11:18 - "Two of our civil trials have been resolved. We are waiting for one more for the morning." That was the announcement. If we are all lucky, we will go to lunch soon without having to be picked on any jury.
There are probably 150 people here. The overwhelming impression I get from looking at the group is that it is in no way representative of the general population of this area. There are 8 people who do not fit this description: white, middle-class, 40-60 years old. I wonder how that can be a "jury of your peers".

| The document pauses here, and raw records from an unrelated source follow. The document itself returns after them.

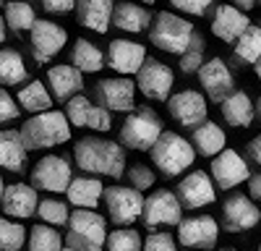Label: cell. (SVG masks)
Here are the masks:
<instances>
[{
	"instance_id": "cell-1",
	"label": "cell",
	"mask_w": 261,
	"mask_h": 251,
	"mask_svg": "<svg viewBox=\"0 0 261 251\" xmlns=\"http://www.w3.org/2000/svg\"><path fill=\"white\" fill-rule=\"evenodd\" d=\"M73 160L79 170L86 175H107V178H123L125 175V149L115 141L86 136L79 139L73 146Z\"/></svg>"
},
{
	"instance_id": "cell-2",
	"label": "cell",
	"mask_w": 261,
	"mask_h": 251,
	"mask_svg": "<svg viewBox=\"0 0 261 251\" xmlns=\"http://www.w3.org/2000/svg\"><path fill=\"white\" fill-rule=\"evenodd\" d=\"M21 141L27 149H50V146L65 144L71 139V123L65 118V113L58 110H45L34 113L24 126H21Z\"/></svg>"
},
{
	"instance_id": "cell-3",
	"label": "cell",
	"mask_w": 261,
	"mask_h": 251,
	"mask_svg": "<svg viewBox=\"0 0 261 251\" xmlns=\"http://www.w3.org/2000/svg\"><path fill=\"white\" fill-rule=\"evenodd\" d=\"M151 162L154 167L165 175V178H178L180 173H186L196 160V149L188 139H183L175 131H162L160 139L151 144Z\"/></svg>"
},
{
	"instance_id": "cell-4",
	"label": "cell",
	"mask_w": 261,
	"mask_h": 251,
	"mask_svg": "<svg viewBox=\"0 0 261 251\" xmlns=\"http://www.w3.org/2000/svg\"><path fill=\"white\" fill-rule=\"evenodd\" d=\"M68 233L65 243L79 248V251H105V238H107V220L97 209H84L76 207L68 215Z\"/></svg>"
},
{
	"instance_id": "cell-5",
	"label": "cell",
	"mask_w": 261,
	"mask_h": 251,
	"mask_svg": "<svg viewBox=\"0 0 261 251\" xmlns=\"http://www.w3.org/2000/svg\"><path fill=\"white\" fill-rule=\"evenodd\" d=\"M162 131H165V126L154 110L136 108L128 113V118L120 126V144L125 149H134V152H149L151 144L160 139Z\"/></svg>"
},
{
	"instance_id": "cell-6",
	"label": "cell",
	"mask_w": 261,
	"mask_h": 251,
	"mask_svg": "<svg viewBox=\"0 0 261 251\" xmlns=\"http://www.w3.org/2000/svg\"><path fill=\"white\" fill-rule=\"evenodd\" d=\"M193 24L175 13H157V18L151 21V27H149V42L154 45L157 50L162 53H170V55H183L186 47H188V42L193 37Z\"/></svg>"
},
{
	"instance_id": "cell-7",
	"label": "cell",
	"mask_w": 261,
	"mask_h": 251,
	"mask_svg": "<svg viewBox=\"0 0 261 251\" xmlns=\"http://www.w3.org/2000/svg\"><path fill=\"white\" fill-rule=\"evenodd\" d=\"M102 202L107 209V217L113 225H130L141 217L144 196L134 186H110L102 191Z\"/></svg>"
},
{
	"instance_id": "cell-8",
	"label": "cell",
	"mask_w": 261,
	"mask_h": 251,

It is a beautiful day outside. We were allowed a 20 minute "coffee break", so I went for a walk. The Somerset County courthouse complex buildings and campus is very beautiful. It is a mix of architectural styles that reflect the growth of the area. There is the original classical styled pre-twentieth century courthouse. Added to that is the building we are in, an 18th century church that was bought by the county. It has all the original architecture - including religious stained-glass windows and 20 foot high pipes for an organ. Church and state comes together here in an ironic marriage of historical preservation. Connecting these two older buildings is a large modern office building behind them that houses the county offices. Glass walkways lead into these older structures. The campus itself has a plush lawn and a "Time to Remember" monument area. This circular commons-like area has a set of pillars and a clock, with benches surrounding. There were three fat cops sitting there, one with the requisite shaved head, all with the reflective glasses. I am not sure if it was a war memorial, public service memorial for police and fire, or a 9-11 memorial. I didn't stop long enough to read. Observing the stereotypical cops was more interesting than the monument. The town of Somerville is full of old consignment, special-interest, and hobby stores. Lots of little food places. I never saw so many little businesses clustered like that. Low rent or taxes here to support them?